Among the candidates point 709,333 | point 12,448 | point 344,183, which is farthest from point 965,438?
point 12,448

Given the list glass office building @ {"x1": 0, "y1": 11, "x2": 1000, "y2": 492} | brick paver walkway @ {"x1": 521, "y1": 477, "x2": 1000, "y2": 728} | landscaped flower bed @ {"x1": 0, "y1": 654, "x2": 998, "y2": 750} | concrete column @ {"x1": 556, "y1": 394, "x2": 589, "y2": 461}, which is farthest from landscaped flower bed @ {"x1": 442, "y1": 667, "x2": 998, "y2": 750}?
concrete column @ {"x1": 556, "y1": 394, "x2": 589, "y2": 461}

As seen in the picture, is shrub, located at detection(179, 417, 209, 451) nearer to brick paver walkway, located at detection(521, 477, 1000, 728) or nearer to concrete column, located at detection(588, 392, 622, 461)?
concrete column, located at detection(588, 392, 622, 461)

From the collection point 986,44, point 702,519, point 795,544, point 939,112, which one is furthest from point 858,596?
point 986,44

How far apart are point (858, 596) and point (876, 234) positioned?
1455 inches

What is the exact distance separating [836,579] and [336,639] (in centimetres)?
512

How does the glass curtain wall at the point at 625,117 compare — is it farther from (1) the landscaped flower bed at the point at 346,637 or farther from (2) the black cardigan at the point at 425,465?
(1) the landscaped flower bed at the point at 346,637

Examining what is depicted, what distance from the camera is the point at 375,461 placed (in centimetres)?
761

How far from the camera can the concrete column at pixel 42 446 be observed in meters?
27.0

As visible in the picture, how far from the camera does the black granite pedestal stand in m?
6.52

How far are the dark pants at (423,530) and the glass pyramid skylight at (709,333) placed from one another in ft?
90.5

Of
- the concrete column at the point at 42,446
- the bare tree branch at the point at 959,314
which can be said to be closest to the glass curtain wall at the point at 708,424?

####

Go through the entries and repeat each one exactly.

Among the candidates point 709,333 | point 12,448 | point 344,183, which is farthest from point 965,438?
point 12,448

Given the list glass office building @ {"x1": 0, "y1": 11, "x2": 1000, "y2": 492} | brick paver walkway @ {"x1": 521, "y1": 477, "x2": 1000, "y2": 728} | landscaped flower bed @ {"x1": 0, "y1": 654, "x2": 998, "y2": 750} | concrete column @ {"x1": 556, "y1": 394, "x2": 589, "y2": 461}, which is farthest from landscaped flower bed @ {"x1": 442, "y1": 667, "x2": 998, "y2": 750}?
concrete column @ {"x1": 556, "y1": 394, "x2": 589, "y2": 461}

As seen in the picture, is shrub, located at detection(179, 417, 209, 451) nearer to brick paver walkway, located at detection(521, 477, 1000, 728) or nearer to concrete column, located at detection(588, 392, 622, 461)?
concrete column, located at detection(588, 392, 622, 461)

From the collection point 986,44, point 702,519, point 795,544, point 939,112, which one is furthest from point 858,596?
point 986,44

How far apart are point (858, 596) and point (876, 234) positioned?
1455 inches

What is the exact distance separating [836,579] and [336,639] (in centimetres)?
512

How does the glass curtain wall at the point at 625,117 compare — is it farther from (1) the landscaped flower bed at the point at 346,637 or farther from (2) the black cardigan at the point at 425,465?
(1) the landscaped flower bed at the point at 346,637

Examining what is depicted, what distance from the camera is the point at 375,461 placed (in centimetres)?
761

How far from the camera can the concrete column at pixel 42 446 be observed in meters?
27.0

As visible in the picture, how far from the camera does the black granite pedestal stand in m?
6.52

How far are the dark pants at (423,530) and the glass pyramid skylight at (709,333) placed from one another in ft?
90.5

Of
- the concrete column at the point at 42,446
- the bare tree branch at the point at 959,314
which can be said to be closest to the glass curtain wall at the point at 708,424?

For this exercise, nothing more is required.